In diesem Workshop wurde zunächst auf der Basis wissenschaftlicher Studien ein Überblick über die politischen Aktivitäten junger Menschen 2016/17 gewonnen, bevor in der zweiten Hälfte des Tages das Engagement der Kolleggemeinschaft in den Fokus gestellt wurde. Hierzu entwickelten die ProjektteilnehmerInnen eine Umfrage und führten diese durch, sodass die Motive für politisches Handeln identifiziert werden konnten. (Bild von der Präsentation)

Projekt 9: RAF – Radikalisierung der Bewegung

Hier gingen die KollegiatInnen mit ihren Lehrkäften den Fragen nach, welche Motive die Terroristen der RAF hatten, welche Ziele sie verfolgten und inwiefern man deren Radikalisierung mit heutigen terroristischen Gruppierungen vergleichen kann.

Projekt 10: Bild, Springer und Co. – Die Rolle der Medien

Vor dem Hintergrund der Berichterstattung im Zusammenhang mit der Ermordung Benno Ohnesorgs und den Studentenprotesten wurde hier anhand von historischem Zeitungs- und Zeitschriftenmaterial (z.B. „Bild“ und „Spiegel“) untersucht, wie sehr die damaligen Medien versucht haben, die Meinungsbildung zu beeinflussen und inwiefern ihnen dies auch tatsächlich gelungen ist. Ein aktueller Bezug zur Rolle der heutigen Medien bei der Entstehung von „fake news“ drängte sich dabei natürlich auf. (Bild von der Präsentation)

 

Im Anschluss an die sehr abwechslungsreiche Vorstellung der Projektergebnisse las der Bürgermeister Dr. Blöcker Auszüge aus dem Roman „Der Freund und der Fremde“ vor, in dem der Autor Uwe Timm sich an seinen Freund und Mitkollegiaten Benno Ohnesorg erinnert, und versetzte das Publikum in eine nachdenkliche Atmosphäre.

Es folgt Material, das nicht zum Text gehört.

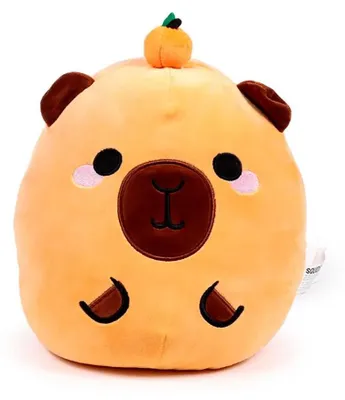 Produktbild von Puckator Squidglys Duke Capybara Plush Kissen Gelb  Gelb One Size
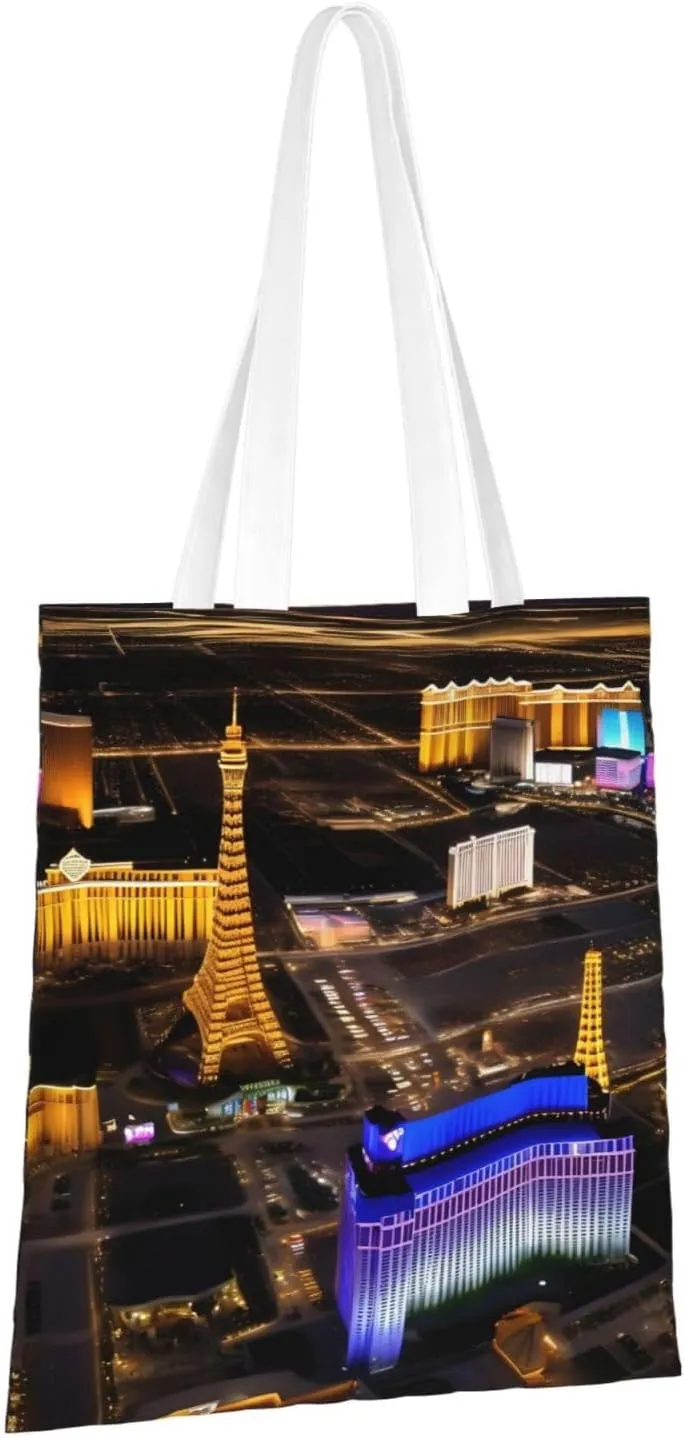 Lemon And Flowers Canvas Tote Bags For Women Handbag Tote Purse,Canvas Crossbody Bag For Office, Travel, School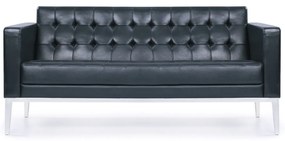 Bartolo kanapé, kétüléses, fekete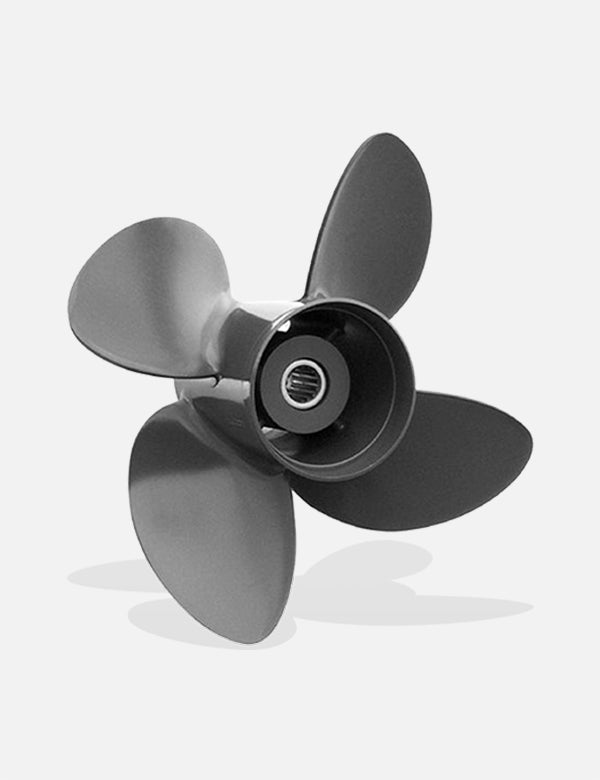 4-Blade Aluminum (14 3/4 x 15") Honda LH Propeller, 58134-ZY3-015B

Der Bürgermeister Dr. Blöcker appellierte während seine Lesung im Sinne der 68er-Generation auch heute noch Autoritäten in Frage zu stellen und sich couragiert gegen die Diskriminierung Andersdenkender aufzulehnen.

Den vorläufigen Schluss des Projekttages, der vom Förderverein des Braunschweig-Kollegs gefördert wurde, bildete die Einweihung einer Gedenktafel vor dem Braunschweig-Kolleg durch Dr. Blöcker und den Schulleiter des Braunschweig-Kollegs und Abendgymnasiums Herr Hausmann.

Der Bürgermeister Dr. Blöcker (r.) mit Herrn Hausmann, dem Schulleiter des Braunschweig-Kollegs und Abendgymnasiums, bei der Einweihung der Gedenktafel vor dem Haupteingang.

 

Zahlreiche ehemalige MitkollegiatInnen Benno Ohnesorgs nahmen den Projekttag zum Anlass, mit dem Schulleiter, den LehrerInnen und KollegiatInnen ins Gespräch zu kommen und …

… sich über die Projektergebnisse zu informieren.

Danach nutzten viele Anwesende das Angebot des Cafeteria-Teams, beim gemeinsamen Grillen über die 68er-Generation und ihre Nachwirkung bis zum heutigen Tag zu diskutieren.